3 kg (6 lb 8 oz) very ripe red mulberries
4–6 cups of sugar
2 tbs lemon juice
Wash the mulberries and leave them to drain in a colander for a few minutes. Transfer them to a glass bowl and add one cup of sugar. Mix well and let them sit for three to four hours or until they become soft. Squeeze them through a cheesecloth bag into a large cooking pan. Depending on the ripeness of the mulberries you should obtain two to three cups of juice.
For the syrup, add two cups of sugar to every cup of mulberry juice while stirring. Cook over a medium heat while stirring until it boils, then cook for 15 minutes. Turn off the heat and let cool before you transfer to sterilised glass jars. Keep in a cool dark cabinet.

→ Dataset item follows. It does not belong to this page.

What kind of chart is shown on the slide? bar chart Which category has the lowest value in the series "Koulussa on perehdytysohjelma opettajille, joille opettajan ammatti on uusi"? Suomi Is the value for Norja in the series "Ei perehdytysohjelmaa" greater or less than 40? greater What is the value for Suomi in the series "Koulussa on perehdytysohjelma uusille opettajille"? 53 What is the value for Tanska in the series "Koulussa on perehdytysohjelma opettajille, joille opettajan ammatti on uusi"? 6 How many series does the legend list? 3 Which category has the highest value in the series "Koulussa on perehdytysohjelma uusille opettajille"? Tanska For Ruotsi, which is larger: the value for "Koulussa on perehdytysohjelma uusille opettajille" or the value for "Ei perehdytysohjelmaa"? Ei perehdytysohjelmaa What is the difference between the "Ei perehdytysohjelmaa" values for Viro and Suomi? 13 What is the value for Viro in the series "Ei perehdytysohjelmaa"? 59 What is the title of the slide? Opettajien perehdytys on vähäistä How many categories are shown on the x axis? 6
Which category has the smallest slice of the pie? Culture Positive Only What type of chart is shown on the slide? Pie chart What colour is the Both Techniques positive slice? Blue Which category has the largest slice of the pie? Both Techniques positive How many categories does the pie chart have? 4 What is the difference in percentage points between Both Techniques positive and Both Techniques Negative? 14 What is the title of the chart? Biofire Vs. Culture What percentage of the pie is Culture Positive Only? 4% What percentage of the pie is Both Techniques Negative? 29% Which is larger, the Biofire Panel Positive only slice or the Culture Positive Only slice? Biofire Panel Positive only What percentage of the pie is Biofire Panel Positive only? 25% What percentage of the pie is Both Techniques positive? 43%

When I was a little child, during the long hot summer afternoons, my mother used to call on friends of hers, originally Jerusalemites who had moved to Bethlehem after the Nakba, the displacement following the 1948 war. Tradition requires that we address close friends of one’s parents as aunt and uncle, the same as with family. Tante Yvonne and Tante Virginie, the two ladies of the house, served the most appetising assortment of home-made biscuits and cakes that I have ever seen. They were reason enough for me to put up with long afternoons with no other children to play with. That and the swing in their back yard.

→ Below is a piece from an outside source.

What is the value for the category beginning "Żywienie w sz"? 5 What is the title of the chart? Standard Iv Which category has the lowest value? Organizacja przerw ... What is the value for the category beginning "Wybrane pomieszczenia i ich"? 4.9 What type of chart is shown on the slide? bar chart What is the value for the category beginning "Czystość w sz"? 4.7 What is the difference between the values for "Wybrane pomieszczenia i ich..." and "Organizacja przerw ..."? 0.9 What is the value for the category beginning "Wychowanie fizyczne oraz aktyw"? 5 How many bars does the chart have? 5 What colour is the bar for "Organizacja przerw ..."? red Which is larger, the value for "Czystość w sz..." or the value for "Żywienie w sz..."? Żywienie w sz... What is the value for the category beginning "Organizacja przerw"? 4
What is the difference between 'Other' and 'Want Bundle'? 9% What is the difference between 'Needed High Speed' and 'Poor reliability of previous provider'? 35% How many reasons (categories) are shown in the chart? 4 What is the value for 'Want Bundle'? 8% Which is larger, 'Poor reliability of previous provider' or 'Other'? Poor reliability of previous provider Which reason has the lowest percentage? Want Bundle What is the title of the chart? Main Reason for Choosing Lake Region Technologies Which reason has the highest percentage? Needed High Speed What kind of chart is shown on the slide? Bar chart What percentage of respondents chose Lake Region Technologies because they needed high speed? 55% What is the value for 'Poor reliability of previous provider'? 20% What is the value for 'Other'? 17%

Daintily arranged on white lace on an old-fashioned silver tray, they were served in summer with different home-made lemonades, which regularly initiated a tedious exchange of recipes and the inevitable comparisons with so-and-so’s baking or art of entertainment. The ritual of diafeh, the code of conduct for both host and guests, prescribed a polite acceptance of the things that were offered. There was one thing I most particularly dreaded in this ceremony that announced itself by the tinkling of ice cubes against fine glasses, followed by the appearance of a reddish-brown lemonade. However much I disliked sharab tamerhindi, feigning a tummy-ache would have deprived me of the biscuits occupying a large part of the silver tray.
The exotic flavour of tamarind syrup has since become a favourite of mine!
1 kg (2 lb 4 oz) package of tamarind
4 ltrs (7 pt) of water
3 kg (6 lb 8 oz) sugar
2 tbs freshly squeezed lemon juice
Wash the tamarind then soak it in the water for at least 7 hours. Work the water with the fruit so as to obtain an almost uniform thick texture and pass it through a juice extractor. It is the best and most efficient way to obtain juice with the least effort. Then strain the liquid through a cheesecloth. Add the sugar and cook over a medium heat stirring constantly until all the sugar is dissolved. Leave it to boil, skimming any foam that forms on the surface with a slotted spoon. Once it starts thickening remove it from the heat and let it cool. Fill sterilised glass bottles and close with a cork.
This recipe makes about 6 one litre (1¾ pt) bottles. Each bottle makes about 15 servings.
Nothing more delectable than this drink on a cool summer afternoon!
She offered me a chair by the kitchen table and disappeared through the service door that led to the garden patch and came back with six lemons and a small bunch of mint leaves. As she squeezed them and stirred the juice with sugar and water in a pitcher, I found myself trying to recollect when last I had had fresh lemonade. She carefully washed a few mint leaves and put them in the pitcher, and from a small bottle that was sitting on a shelf she added two drops of a sweet transparent liquid. She then sat across from me and remained silent. Before she finally took a sip from her drink she pointed to mine as a form of invitation, and I had a spurt of the essential quality of what the earth can offer. It was the two drops of essence of orange blossom that made all the difference.
Christiane Dabdoub Nasser, Leyla
The juice of 3 lemons (200 ml/7 fl oz)
45 g (2 oz) sugar
700 ml (24.5 fl oz) water
1 tsp essence of orange blossom
A few sprigs of tender fresh mint leaves
Thin slices of lemon
Squeeze the lemons and stir in the sugar. Add the water and keep on stirring, making sure that all the sugar has dissolved. Add the mint leaves, essence and a few slices of lemon and refrigerate for an hour or so before serving.